If we are using a reliable transport protocol such as TCP, the sender has to eventually retransmit all the fragments again. In our example, the fragments would be incomplete and we will not see any reply as the receiver would discard it.

Exercise 3: Understanding the Impact of Network Dynamics on Routing (2.5 marks)

Question 1. (0.5 Marks)

Node 0 is sending packets to node 5 and Node 2 is transmitting to Node 5. The transmitted packets follow the route 0-1-4-5 & 2-3-5 respectively and the routes does not change over time.

Question 2. (0.5 Marks)

At time t=1.0, link 1-4 goes down, but the route between node 0 and node 5 does not change. As a result node 0 is unable to reach node 5.

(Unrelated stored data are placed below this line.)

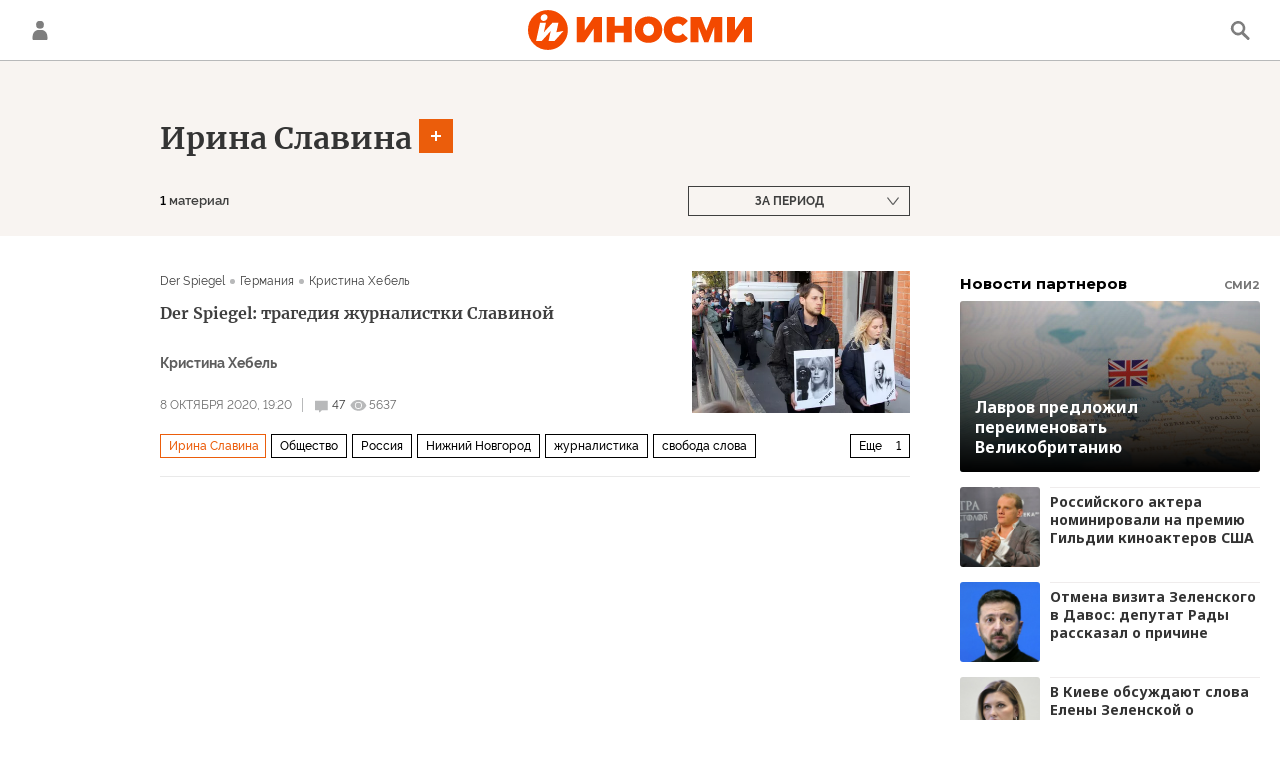

--- FILE ---
content_type: application/javascript
request_url: https://smi2.ru/counter/settings?payload=CNOxAhjexaOTvjM6JGZjNzZiMjY5LTdiMzEtNDY1OC1hMTVlLWY1NTUwM2RjNzQ1Yg&cb=_callbacks____0mkoiu59p
body_size: 1518
content:
_callbacks____0mkoiu59p("[base64]");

At time t=1.2, link 1-4 goes up again, and the packets that were waiting at node 1 are now forwarded to node 4 and, eventually node 5.

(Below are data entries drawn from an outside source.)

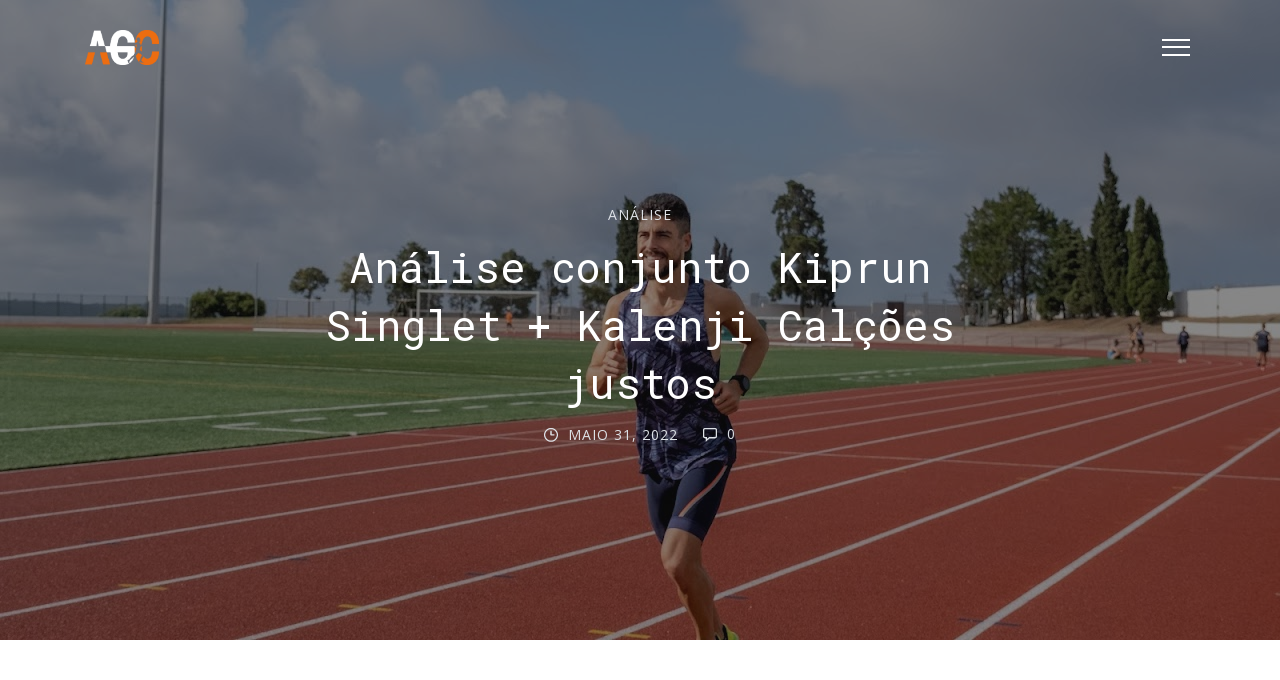

--- FILE ---
content_type: text/html; charset=utf-8
request_url: https://www.google.com/recaptcha/api2/aframe
body_size: 267
content:
<!DOCTYPE HTML><html><head><meta http-equiv="content-type" content="text/html; charset=UTF-8"></head><body><script nonce="vDp-2XNDa3PEYae4wl4fUQ">/** Anti-fraud and anti-abuse applications only. See google.com/recaptcha */ try{var clients={'sodar':'https://pagead2.googlesyndication.com/pagead/sodar?'};window.addEventListener("message",function(a){try{if(a.source===window.parent){var b=JSON.parse(a.data);var c=clients[b['id']];if(c){var d=document.createElement('img');d.src=c+b['params']+'&rc='+(localStorage.getItem("rc::a")?sessionStorage.getItem("rc::b"):"");window.document.body.appendChild(d);sessionStorage.setItem("rc::e",parseInt(sessionStorage.getItem("rc::e")||0)+1);localStorage.setItem("rc::h",'1769259247869');}}}catch(b){}});window.parent.postMessage("_grecaptcha_ready", "*");}catch(b){}</script></body></html>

Traffic between Node 2 and 5 remains unaffected.

Question 3. (0.5 Marks)

We observe additional control traffic whereby DV protocol is exchanging information to build its forwarding table. Now, when link 1-4 goes down, the DV routing protocol discovers a different route (0-1-2-3-5) and uses it. Once link 1- 4 becomes available again, the routing protocol reverts to the original route (0-1-4-5), since it has a lower cost (in terms of number of hops to destination).

Question 4. (0.5 Marks)

This changes the cost of link 1-4 to 3 (the cost of the rest of the links is assumed to be 1, implicitly). We can notice that the flow between Nodes 0 and 5 now uses route 0-1-2-3-5 (total cost=4), because the cost of this route becomes lower that the cost of 0-1-4-5 (total cost=5).

Question 5. (0.5 Marks)

Consider the route between Nodes 0-5 and 2-5 in this scenario. Total cost between Nodes 0-5 is 5 through route 0-1-4-5 and the total cost is 6 through route 0-1-2-3-5. Flow follows the total least cost path. However, for traffic between 2-5 we have two routes of equal total cost 2-3-5 and 2-1-4-5. Both routes now have equal cost to the destination. Since the network is now using multipath routing, node 2 will split traffic equally on both these paths.